By design, the performance of the cluster cannot be higher than the performance of the slowest node on the cluster. Even if you have one node only, its performance can be considerably lower when compared with running the same server in a standalone mode (without a wsrep Provider).

This is particularly true for big transactions even if they were within the transaction size limits. This is why it is important to be able to detect a slow node on the cluster.

Finding Slow Nodes

There are two status variables used in finding slow nodes:

  • wsrep_flow_control_sent Provides the number of times the node sent a pause event due to flow control since the last status query.

    SHOW STATUS LIKE 'wsrep_flow_control_sent';
    
    +-------------------------+-------+
    | Variable_name           | Value |
    +-------------------------+-------+
    | wsrep_flow_control_sent | 7     |
    +-------------------------+-------+
    
  • wsrep_local_recv_queue_avg Provides an average of the received queue length since the last status query.
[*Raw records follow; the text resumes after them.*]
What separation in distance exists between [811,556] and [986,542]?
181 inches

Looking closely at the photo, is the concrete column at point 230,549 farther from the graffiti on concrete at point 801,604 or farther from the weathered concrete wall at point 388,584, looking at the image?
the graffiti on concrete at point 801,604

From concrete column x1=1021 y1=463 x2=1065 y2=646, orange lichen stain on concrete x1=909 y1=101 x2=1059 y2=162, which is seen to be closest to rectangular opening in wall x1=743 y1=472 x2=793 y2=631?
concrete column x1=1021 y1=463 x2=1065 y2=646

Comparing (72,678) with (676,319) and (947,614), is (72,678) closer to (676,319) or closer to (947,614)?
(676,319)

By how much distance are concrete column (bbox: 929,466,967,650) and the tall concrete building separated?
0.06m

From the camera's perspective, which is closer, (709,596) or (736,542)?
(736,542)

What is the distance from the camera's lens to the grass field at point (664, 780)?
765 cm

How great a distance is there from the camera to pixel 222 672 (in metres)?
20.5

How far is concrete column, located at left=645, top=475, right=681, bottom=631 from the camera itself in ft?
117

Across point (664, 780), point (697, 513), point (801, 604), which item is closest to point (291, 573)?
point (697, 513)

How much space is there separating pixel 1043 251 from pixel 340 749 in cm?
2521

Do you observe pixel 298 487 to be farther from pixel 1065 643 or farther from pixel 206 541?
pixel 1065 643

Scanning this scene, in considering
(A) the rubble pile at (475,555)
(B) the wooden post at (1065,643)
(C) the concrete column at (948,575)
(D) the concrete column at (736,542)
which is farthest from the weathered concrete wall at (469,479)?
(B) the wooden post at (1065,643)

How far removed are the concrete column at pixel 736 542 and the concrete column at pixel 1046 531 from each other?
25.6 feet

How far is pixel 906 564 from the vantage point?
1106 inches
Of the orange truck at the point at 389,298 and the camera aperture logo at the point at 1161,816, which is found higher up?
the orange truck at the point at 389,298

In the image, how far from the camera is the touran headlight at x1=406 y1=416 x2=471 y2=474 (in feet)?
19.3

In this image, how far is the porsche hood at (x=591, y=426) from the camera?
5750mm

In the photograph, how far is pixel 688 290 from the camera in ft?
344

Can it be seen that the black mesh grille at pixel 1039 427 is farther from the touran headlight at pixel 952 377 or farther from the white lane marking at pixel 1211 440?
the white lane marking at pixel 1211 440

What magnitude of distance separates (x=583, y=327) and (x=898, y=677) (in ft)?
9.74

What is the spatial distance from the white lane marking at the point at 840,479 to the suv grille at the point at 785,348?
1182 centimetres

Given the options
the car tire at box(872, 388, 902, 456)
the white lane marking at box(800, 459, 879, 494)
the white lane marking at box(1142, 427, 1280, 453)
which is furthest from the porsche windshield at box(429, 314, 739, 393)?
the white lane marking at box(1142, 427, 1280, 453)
    SHOW STATUS LIKE 'wsrep_local_recv_queue_avg';
    
    +----------------------------+---------+
    | Variable_name              | Value   |
    +----------------------------+---------+
    | wsrep_local_recv_queue_avg | 3.34852 |
    +----------------------------+---------+
    

    Nodes that return values much higher than 0.0 inidcates that it cannot apply write-sets as fast as they are received and can generate replication throttling.

Check these status variables on each node in your cluster. The node that returns the highest value is the slowest node. Lower values are preferable.